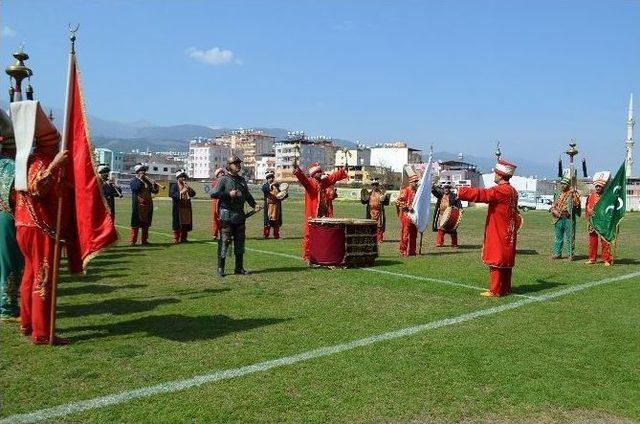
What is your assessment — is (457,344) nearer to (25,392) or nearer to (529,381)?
(529,381)

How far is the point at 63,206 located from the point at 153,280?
13.4ft

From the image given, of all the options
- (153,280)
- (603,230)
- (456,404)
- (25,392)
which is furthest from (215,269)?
(603,230)

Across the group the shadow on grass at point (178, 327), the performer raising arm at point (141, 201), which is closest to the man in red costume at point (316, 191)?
the shadow on grass at point (178, 327)

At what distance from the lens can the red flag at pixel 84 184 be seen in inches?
235

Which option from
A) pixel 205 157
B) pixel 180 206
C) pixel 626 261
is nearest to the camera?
pixel 626 261

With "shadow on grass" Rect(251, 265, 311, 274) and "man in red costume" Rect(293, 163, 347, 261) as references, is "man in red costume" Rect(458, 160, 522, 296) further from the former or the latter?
"man in red costume" Rect(293, 163, 347, 261)

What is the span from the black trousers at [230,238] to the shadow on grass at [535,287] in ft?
16.4

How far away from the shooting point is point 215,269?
11.6 m

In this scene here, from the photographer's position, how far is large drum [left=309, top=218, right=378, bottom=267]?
11648 mm

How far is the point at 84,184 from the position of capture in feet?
19.6

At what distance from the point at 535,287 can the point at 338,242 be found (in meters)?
3.82

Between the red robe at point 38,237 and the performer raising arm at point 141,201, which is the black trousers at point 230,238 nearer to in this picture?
the red robe at point 38,237

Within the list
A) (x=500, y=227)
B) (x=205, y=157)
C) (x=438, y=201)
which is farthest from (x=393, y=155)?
(x=500, y=227)

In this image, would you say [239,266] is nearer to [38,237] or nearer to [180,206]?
[38,237]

_What the task requires:_ Take the data above and repeat it exactly, leaving each picture out.

_Task output:_
What is your assessment — is (457,344) nearer to (25,392) or nearer to (529,381)?
(529,381)

How far is the point at 63,206 located from the point at 153,280?
13.4ft

From the image given, of all the options
- (153,280)
- (603,230)
- (456,404)
- (25,392)
which is furthest from (215,269)?
(603,230)

Across the group the shadow on grass at point (178, 327), the performer raising arm at point (141, 201), which is closest to the man in red costume at point (316, 191)?
the shadow on grass at point (178, 327)

At what distance from the lens can the red flag at pixel 84 184 be seen in inches?
235

Which option from
A) pixel 205 157
B) pixel 180 206
C) pixel 626 261
is nearest to the camera?
pixel 626 261

With "shadow on grass" Rect(251, 265, 311, 274) and "man in red costume" Rect(293, 163, 347, 261) as references, is "man in red costume" Rect(458, 160, 522, 296) further from the former or the latter?
"man in red costume" Rect(293, 163, 347, 261)

What is the span from the black trousers at [230,238] to the shadow on grass at [535,287] in ft?
16.4

How far away from the shooting point is point 215,269?
11.6 m

In this scene here, from the photographer's position, how far is large drum [left=309, top=218, right=378, bottom=267]?
11648 mm

How far is the point at 84,184 from the position of capture in feet?
19.6

At what distance from the point at 535,287 can the point at 338,242 be found (in meters)?
3.82

Between the red robe at point 38,237 and the performer raising arm at point 141,201, which is the black trousers at point 230,238 nearer to in this picture?
the red robe at point 38,237

Within the list
A) (x=500, y=227)
B) (x=205, y=157)
C) (x=438, y=201)
which is farthest from (x=393, y=155)?
(x=500, y=227)

In this image, would you say [239,266] is nearer to [38,237] or nearer to [180,206]?
[38,237]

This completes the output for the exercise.